Re: [tor-dev] Proposal: Merging Hidden Service Directories and Introduction Points

27 Jul 2015


      On Thu, Jul 23, 2015 at 11:56 PM, isis <isis@torproject.org> wrote:
...
Aaron Johnson transcribed 2.1K bytes:
...
...
...
That seems easy to fix. Make the number of Introduction Points the same
as it was before and make them be selected in a bandwidth-weight
way. There is no cost to this. You need IPs to be online, and so
whatever number was used in the past will yield the same availability
now. And bandwidth-weighting should actually improve both performance
and security.
Is it obvious how to build a bandwidth-weighted DHT that is stable
across changes in the consensus?  One advantage of using the hash ring
is that the loss of an HSDir causes only local changes in the
topology, so if the client is using a different version of the
consensus they can still locate one of the responsible HSDirs.  (Note:
I do not claim this cannot be done; it just seems like an important
detail to sort out…)
You could reserve a space after each relay in the hash ring with a length
equal to the relay's bandwidth, and then assign an onion service with a hash
that is a fraction f of the maximum possible hash value to the relay owning
the space in which the fraction f of the total hash-ring length is
located.

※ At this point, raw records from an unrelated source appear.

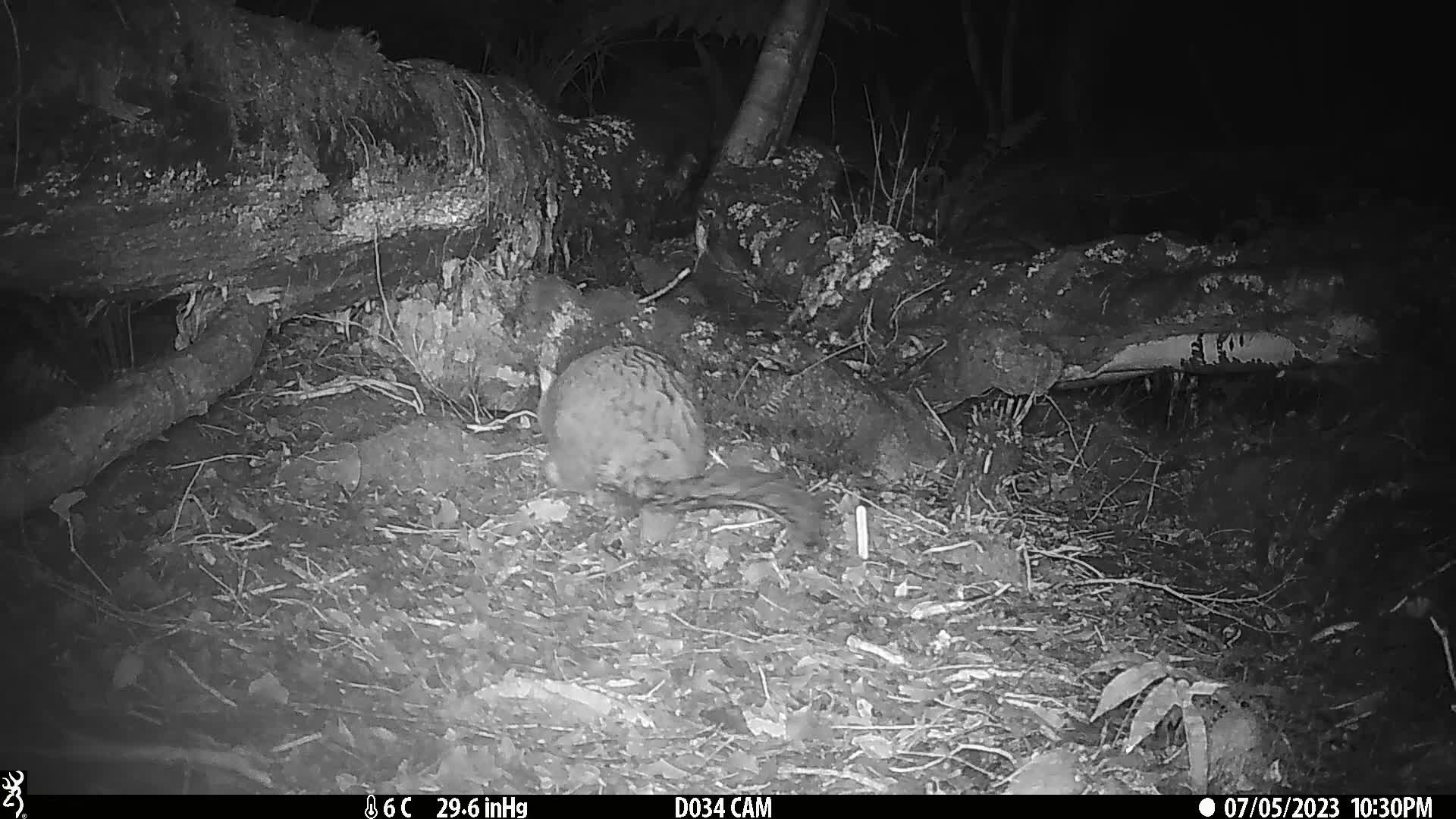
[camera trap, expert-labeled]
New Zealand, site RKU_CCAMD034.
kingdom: Animalia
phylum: Chordata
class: Mammalia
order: Diprotodontia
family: Phalangeridae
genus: Trichosurus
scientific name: Trichosurus vulpecula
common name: common brushtail possum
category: possum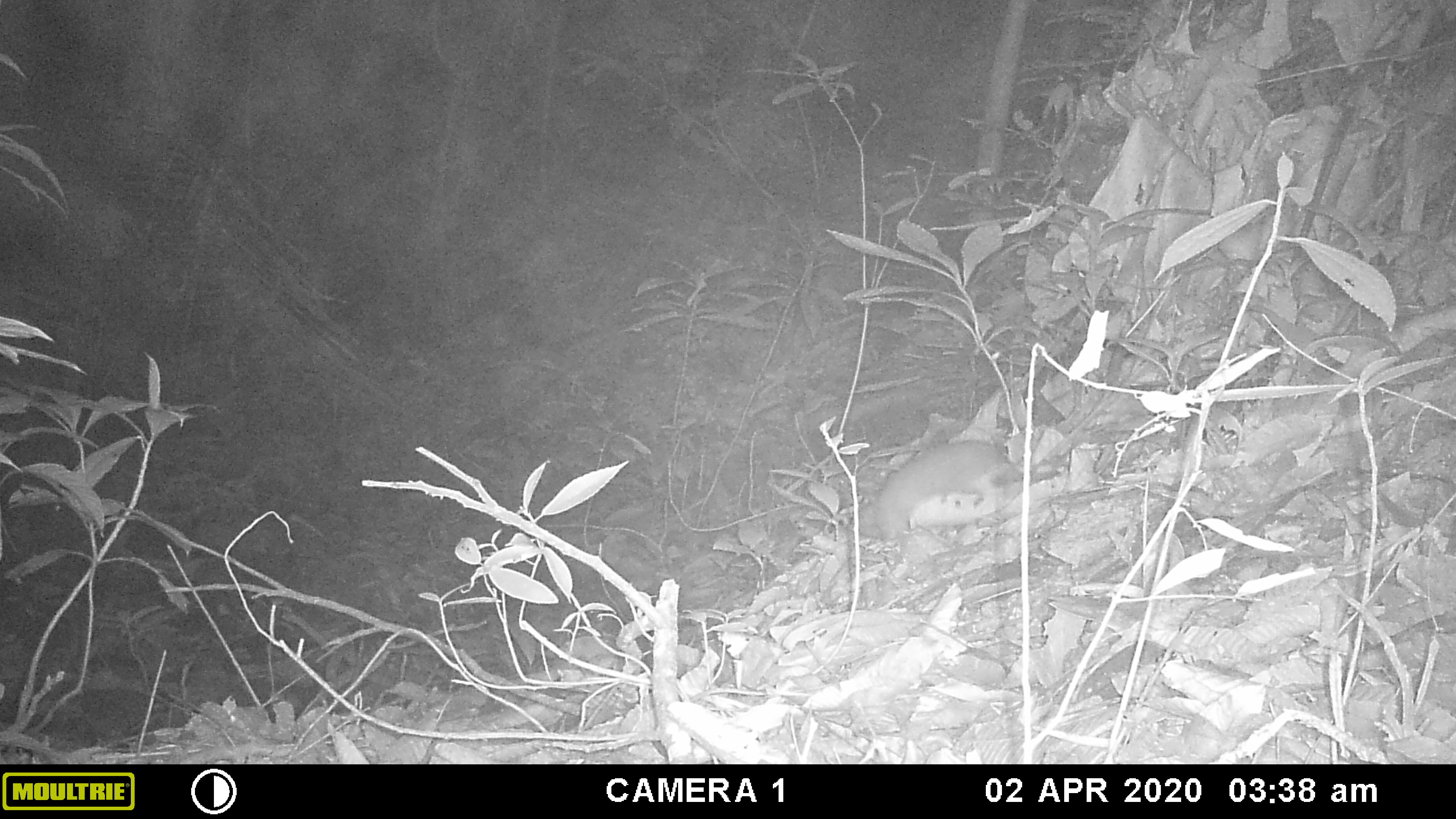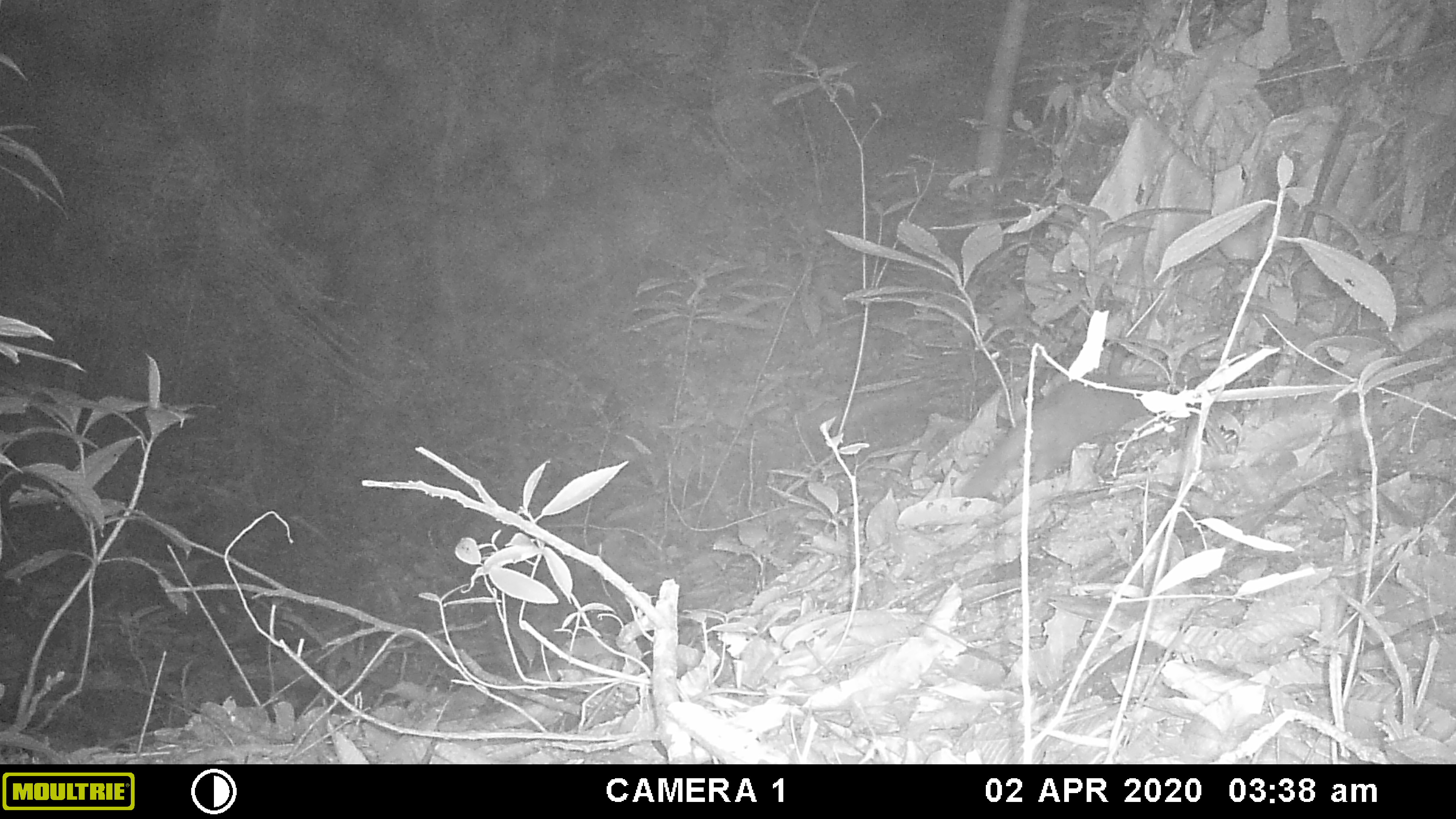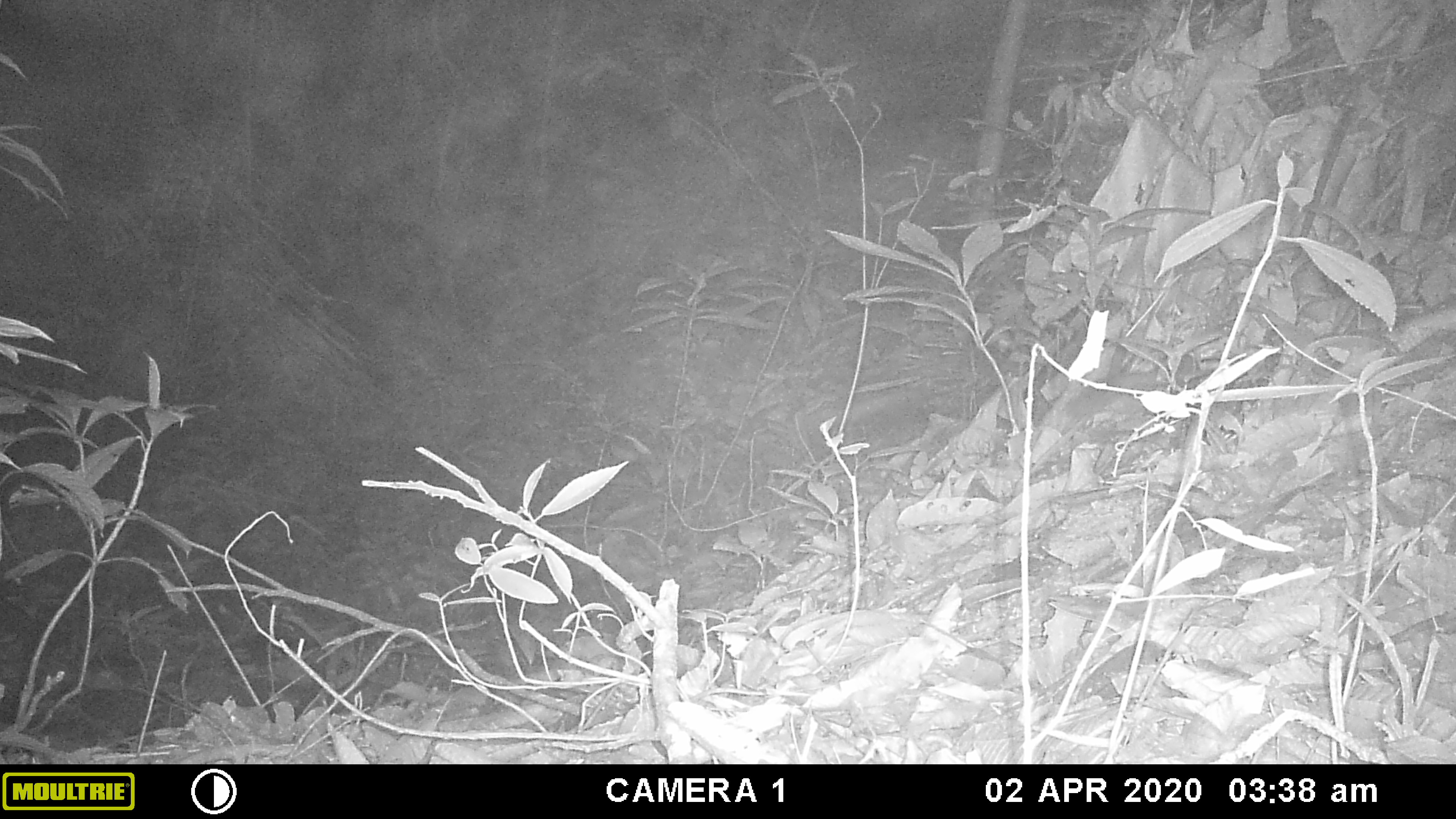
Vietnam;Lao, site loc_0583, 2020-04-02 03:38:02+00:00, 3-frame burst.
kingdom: Animalia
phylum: Chordata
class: Mammalia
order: Carnivora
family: Mustelidae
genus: Melogale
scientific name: Melogale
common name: ferret badger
Ferret badger (Melogale). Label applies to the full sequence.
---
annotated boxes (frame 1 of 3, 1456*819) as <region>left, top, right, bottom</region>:
ferret badger: <region>877, 437, 1025, 537</region>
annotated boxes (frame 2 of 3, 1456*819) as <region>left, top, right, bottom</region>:
ferret badger: <region>955, 374, 1150, 498</region>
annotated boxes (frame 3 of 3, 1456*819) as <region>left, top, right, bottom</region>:
ferret badger: <region>1061, 368, 1164, 421</region>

Removing or adding a relay adjusts the onion service locations by
an amount that is at most the fraction that is that relay’s total bandwidth
fraction. To ensure coverage for clients with older consensuses, the relay
can maintain HSDir+IPs at the locations indicated by both the current and
previous consensus.
At one point, I wanted to do something like this for BridgeDB's hashrings, to
be able to increase the probability that Bridges with higher bandwidth would
be distributed (assuming we live in a glorious future where Bridges are
actually measured).  The above design isn't the most time efficient, and it
also turned out to be *super* unfun to implement/debug.  For HS reliability,
it could be a bit disastrous, depending on how much "shifting" happens between
consensuses, and (at least, for BridgeDB's case) my testing showed that even a
small differential meant that nearly the entire hashring would be in an
unusable state.
FWIW, I was running a simulation of this algorithm with the first week
of July's consensuses when Isis posted the following way smarter
algorithm:
...
A better algorithm would be a Consistent Hashring, modified to dynamically
allocate replications in proportion to fraction of total bandwidth weight. As
with a normal Consistent Hashring, replications determine the number times the
relay is uniformly inserted into the hashring.
So I simulated this one also (with one exception: I didn't scale the
number of replications by the total bandwidth.  Instead, each HSDir
simply gets a number of ring locations proportional to its measured
bandwidth.  The scaling should happen automatically.)  The simulation
works as follows: pick 10000 hash ring locations, and for each
location,  track how many distinct relays would be responsible for
that location for one calendar day.  The simulation was run for 7/1/15
through 7/7/15.  With Aaron's algorithm, the average hash ring
location mapped to 9.96 distinct relays each day; with Isis'
consistent hash ring approach, the average location mapped to 1.41
distinct relays each day.

-- 
------------------------------------------------------------------------
Nicholas Hopper
Associate Professor, Computer Science & Engineering
University of Minnesota
------------------------------------------------------------------------